Birmingham death crash photo bystanders 'lost humanity'
Bystanders who took grisly photos of a crash scene where six people lay dead have been condemned by one of the victim's families.
Distressing images of bodies were shared online after last December's "horrific" crash in Birmingham.
The family of Tauqeer Hussain, 26, said people "pulling out mobile phones to record tragedies" had robbed the victims of their dignity.
Inquests at the city's coroners' court concluded on Wednesday.
Mr Hussain was one of three people in an Audi S3 who suffered "catastrophic injuries" in the smash on Belgrave Middleway, Edgbaston.

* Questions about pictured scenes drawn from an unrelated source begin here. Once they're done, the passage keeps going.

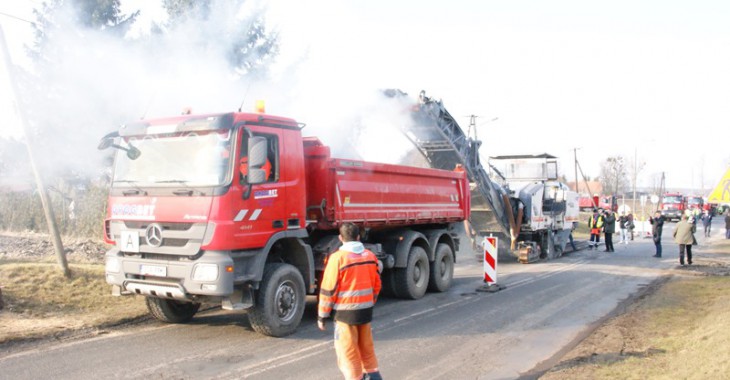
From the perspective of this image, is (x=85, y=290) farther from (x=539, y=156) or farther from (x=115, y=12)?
(x=539, y=156)

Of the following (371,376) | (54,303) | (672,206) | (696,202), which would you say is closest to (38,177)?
(54,303)

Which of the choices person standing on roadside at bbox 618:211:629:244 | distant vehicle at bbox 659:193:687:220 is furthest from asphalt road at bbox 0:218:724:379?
distant vehicle at bbox 659:193:687:220

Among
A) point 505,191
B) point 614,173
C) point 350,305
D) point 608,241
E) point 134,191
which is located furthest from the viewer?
point 614,173

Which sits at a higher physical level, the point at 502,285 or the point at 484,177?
the point at 484,177

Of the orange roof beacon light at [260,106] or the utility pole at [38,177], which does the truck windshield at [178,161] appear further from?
the utility pole at [38,177]

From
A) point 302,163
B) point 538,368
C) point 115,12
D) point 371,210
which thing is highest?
point 115,12

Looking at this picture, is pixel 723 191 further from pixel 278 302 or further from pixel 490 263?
pixel 278 302

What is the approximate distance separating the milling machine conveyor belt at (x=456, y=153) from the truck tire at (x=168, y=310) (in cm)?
765

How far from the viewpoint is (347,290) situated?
16.0 feet

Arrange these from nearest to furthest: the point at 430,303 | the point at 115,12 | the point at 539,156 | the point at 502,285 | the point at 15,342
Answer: the point at 15,342
the point at 430,303
the point at 502,285
the point at 115,12
the point at 539,156

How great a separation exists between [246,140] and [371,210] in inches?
119

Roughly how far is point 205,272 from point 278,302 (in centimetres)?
115

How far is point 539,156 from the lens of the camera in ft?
59.7

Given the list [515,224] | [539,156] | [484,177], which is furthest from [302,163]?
[539,156]
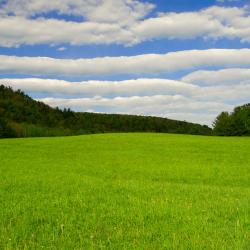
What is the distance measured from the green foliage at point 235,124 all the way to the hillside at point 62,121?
12892mm

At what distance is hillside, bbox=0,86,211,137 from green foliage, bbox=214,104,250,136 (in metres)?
12.9

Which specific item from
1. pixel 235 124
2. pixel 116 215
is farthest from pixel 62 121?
pixel 116 215

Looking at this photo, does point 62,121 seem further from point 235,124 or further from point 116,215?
point 116,215

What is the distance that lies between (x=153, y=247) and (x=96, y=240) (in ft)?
4.76

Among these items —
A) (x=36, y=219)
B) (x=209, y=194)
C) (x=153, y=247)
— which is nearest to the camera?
(x=153, y=247)

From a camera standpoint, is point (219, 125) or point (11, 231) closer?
point (11, 231)

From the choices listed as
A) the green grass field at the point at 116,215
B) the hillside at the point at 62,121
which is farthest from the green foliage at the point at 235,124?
the green grass field at the point at 116,215

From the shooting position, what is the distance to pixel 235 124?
13262cm

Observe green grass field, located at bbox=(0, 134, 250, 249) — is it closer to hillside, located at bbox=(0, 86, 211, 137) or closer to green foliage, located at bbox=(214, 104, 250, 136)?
hillside, located at bbox=(0, 86, 211, 137)

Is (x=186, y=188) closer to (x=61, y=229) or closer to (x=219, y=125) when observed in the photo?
(x=61, y=229)

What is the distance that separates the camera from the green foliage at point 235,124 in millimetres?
129375

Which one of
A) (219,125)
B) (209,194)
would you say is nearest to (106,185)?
(209,194)

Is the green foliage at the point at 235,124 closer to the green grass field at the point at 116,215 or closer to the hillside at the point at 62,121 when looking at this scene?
the hillside at the point at 62,121

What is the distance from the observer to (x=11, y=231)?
11.6 m
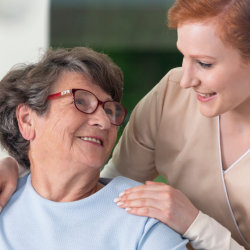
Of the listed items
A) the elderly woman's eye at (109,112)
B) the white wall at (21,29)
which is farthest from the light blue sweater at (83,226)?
the white wall at (21,29)

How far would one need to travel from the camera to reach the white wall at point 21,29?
7052 mm

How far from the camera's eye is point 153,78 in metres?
7.49

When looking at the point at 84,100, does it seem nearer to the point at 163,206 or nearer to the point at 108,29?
the point at 163,206

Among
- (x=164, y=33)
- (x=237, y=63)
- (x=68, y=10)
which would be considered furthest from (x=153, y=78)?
(x=237, y=63)

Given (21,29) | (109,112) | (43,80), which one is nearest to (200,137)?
(109,112)

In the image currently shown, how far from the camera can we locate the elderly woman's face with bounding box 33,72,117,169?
6.17 feet

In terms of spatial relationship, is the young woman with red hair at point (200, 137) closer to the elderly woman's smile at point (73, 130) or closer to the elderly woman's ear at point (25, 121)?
the elderly woman's smile at point (73, 130)

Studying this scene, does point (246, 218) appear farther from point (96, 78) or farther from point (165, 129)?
point (96, 78)

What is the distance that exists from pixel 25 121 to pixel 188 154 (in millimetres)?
640

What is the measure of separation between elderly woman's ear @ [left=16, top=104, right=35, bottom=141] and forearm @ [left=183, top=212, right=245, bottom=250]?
663 mm

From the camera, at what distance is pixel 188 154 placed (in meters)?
2.13

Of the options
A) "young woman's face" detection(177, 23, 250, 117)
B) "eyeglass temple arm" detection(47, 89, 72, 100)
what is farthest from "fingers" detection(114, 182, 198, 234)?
"eyeglass temple arm" detection(47, 89, 72, 100)

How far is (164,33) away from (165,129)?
18.4ft

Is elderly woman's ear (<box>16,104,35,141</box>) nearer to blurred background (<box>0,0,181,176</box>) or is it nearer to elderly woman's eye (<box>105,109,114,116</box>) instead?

On Tuesday, the inquest heard driver Kasar Jehangir lost control while driving at "excessive speed".
The car, which had two defective tyres, ploughed sideways into an oncoming taxi, killing Mr Jehangir and two passengers.
Mr Jehangir, 25, and Mohammed Fahsha, 30, died from multiple injuries while Mr Hussain, 26, sustained a fatal head injury.
None of the men, from Small Heath, had been wearing seat-belts and were ejected from the car, along with sole survivor Zakkria Khan, 18.
Mr Jehangir also had cannabis in his blood, which senior coroner Louise Hunt found had "contributed" to the crash.
After the crash, West Midlands Police asked people not to share distressing images of the crash which appeared on social media.
Giving evidence, PC Keith Evans, of West Midlands Police, described a scene of "smoke, steam and dust" when he arrived at the site of the collision.
He said of those killed in the Audi: "There is no doubt in my mind they had all passed away immediately."
In a statement released after the hearing Mr Hussain's family said he had "no dignity" in his death.
"When it comes to pulling out mobile phones to record tragedies, you really get to see the extent of how humanity is being lost," they added.
Taxi drive Imtiaz Mohammed, 33, and passengers Lucy Davis, a 43-year-old mother-of-two, and her partner, Lee Jenkins, 42, were also killed.
During inquests into their deaths on Tuesday, survivor Mr Khan denied that the car's occupants had been out dealing drugs at the time of the crash, but admitted he had smoked some.
After Tuesday's hearing Lee Jenkins' mother Anne urged safety measures be installed along the dual carriageway road.
Concluding the inquests, Ms Hunt said: "I do hope you can remember the loved ones as you described them to me, and not the terrible way you lost them."